REQUIRED WORK: Establish how many lines below contain the string "your". Respond with that number alone.

DATASET RECORDS:
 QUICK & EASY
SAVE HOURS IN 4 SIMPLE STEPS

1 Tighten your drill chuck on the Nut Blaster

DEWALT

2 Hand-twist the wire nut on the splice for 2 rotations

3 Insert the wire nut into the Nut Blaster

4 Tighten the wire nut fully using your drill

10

SOLUTION TO THIS PROBLEM: 2